EXERCISE: Could you rewrite all of the records, changing each "hand holding phone" to "hand gripping the phone" and leaving everything else as it is? Omit the pictures from your answer.

EXTRACTED INFORMATION:
....................
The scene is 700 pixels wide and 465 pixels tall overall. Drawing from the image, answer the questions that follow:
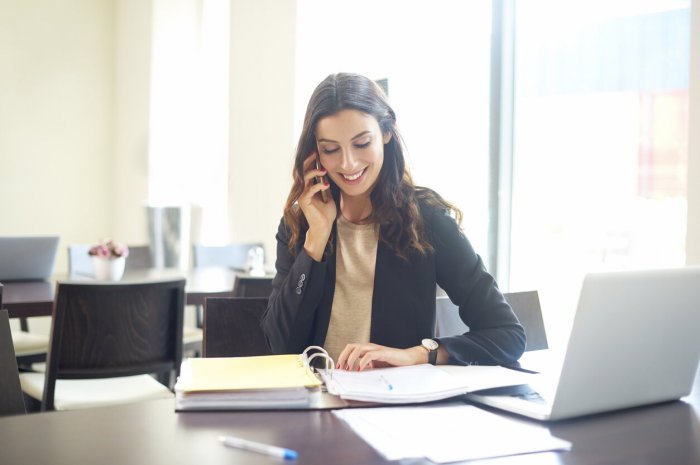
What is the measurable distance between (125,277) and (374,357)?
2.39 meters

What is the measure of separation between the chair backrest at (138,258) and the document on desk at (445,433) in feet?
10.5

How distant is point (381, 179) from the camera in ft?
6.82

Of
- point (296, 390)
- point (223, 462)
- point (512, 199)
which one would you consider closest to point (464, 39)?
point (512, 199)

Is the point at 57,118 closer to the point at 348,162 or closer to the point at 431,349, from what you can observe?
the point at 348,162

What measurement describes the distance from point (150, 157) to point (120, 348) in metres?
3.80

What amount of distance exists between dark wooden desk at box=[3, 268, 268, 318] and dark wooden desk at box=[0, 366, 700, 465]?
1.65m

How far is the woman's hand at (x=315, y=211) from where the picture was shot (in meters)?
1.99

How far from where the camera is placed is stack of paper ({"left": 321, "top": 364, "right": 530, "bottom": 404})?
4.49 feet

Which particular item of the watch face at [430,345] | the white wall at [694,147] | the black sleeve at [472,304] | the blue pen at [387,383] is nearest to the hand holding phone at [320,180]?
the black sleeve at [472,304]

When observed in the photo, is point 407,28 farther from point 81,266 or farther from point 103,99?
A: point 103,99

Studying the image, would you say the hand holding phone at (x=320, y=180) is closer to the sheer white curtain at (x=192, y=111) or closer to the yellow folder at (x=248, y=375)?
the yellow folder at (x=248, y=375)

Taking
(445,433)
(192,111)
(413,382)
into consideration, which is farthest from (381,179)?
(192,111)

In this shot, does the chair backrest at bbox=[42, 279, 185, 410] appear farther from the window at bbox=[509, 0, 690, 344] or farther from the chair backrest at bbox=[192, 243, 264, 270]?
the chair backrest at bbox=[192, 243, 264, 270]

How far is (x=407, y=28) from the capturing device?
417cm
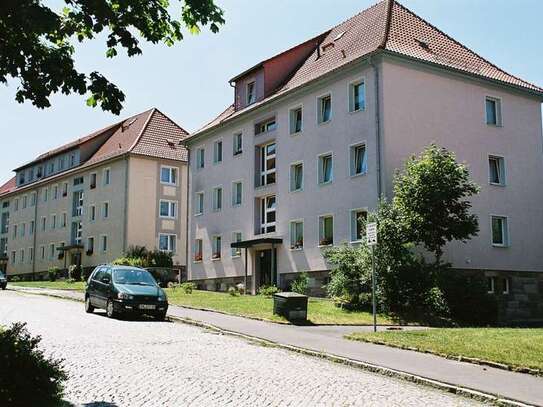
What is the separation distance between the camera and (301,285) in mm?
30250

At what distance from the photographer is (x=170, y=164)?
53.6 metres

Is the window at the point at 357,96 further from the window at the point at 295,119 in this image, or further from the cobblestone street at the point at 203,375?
....................
RESULT FOR THIS TASK:
The scene is 700 pixels wide and 465 pixels tall overall. Drawing from the image, answer the questions that follow:
What is the measurable distance between (125,277) and (374,357)?
2.39 meters

What is the measure of separation between the chair backrest at (138,258) and the document on desk at (445,433) in feet?
10.5

How distant is point (381, 179) from the camera in ft?
6.82

Of
- point (296, 390)
- point (223, 462)
- point (512, 199)
which one would you consider closest to point (464, 39)?
point (512, 199)

Is the point at 57,118 closer to the point at 348,162 or closer to the point at 431,349, from what you can observe?
the point at 348,162

What measurement describes the distance from point (150, 157) to point (120, 348) in metres?
3.80

What amount of distance exists between dark wooden desk at box=[3, 268, 268, 318] and dark wooden desk at box=[0, 366, 700, 465]?
1.65m

How far is the woman's hand at (x=315, y=211) from where the picture was shot (in meters)?
1.99

How far from where the camera is placed is stack of paper ({"left": 321, "top": 364, "right": 530, "bottom": 404})?
4.49 feet

Which particular item of the watch face at [430,345] | the white wall at [694,147] | the black sleeve at [472,304] | the blue pen at [387,383] is nearest to the hand gripping the phone at [320,180]?
the black sleeve at [472,304]

When observed in the photo, is point 407,28 farther from point 81,266 or farther from point 103,99?
A: point 103,99

Studying the image, would you say the hand gripping the phone at (x=320, y=180) is closer to the sheer white curtain at (x=192, y=111) or closer to the yellow folder at (x=248, y=375)?
the yellow folder at (x=248, y=375)

Taking
(445,433)
(192,111)
(413,382)
into consideration, which is farthest from (381,179)?
(192,111)

In this shot, does the chair backrest at bbox=[42, 279, 185, 410] appear farther from the window at bbox=[509, 0, 690, 344] or farther from the chair backrest at bbox=[192, 243, 264, 270]?
the chair backrest at bbox=[192, 243, 264, 270]

How far is (x=407, y=28) from the capturing device?
417cm
What is the separation distance between the camera and (301,285) in mm?
30250

At what distance from the photographer is (x=170, y=164)?
53.6 metres

Is the window at the point at 357,96 further from the window at the point at 295,119 in this image, or further from the cobblestone street at the point at 203,375?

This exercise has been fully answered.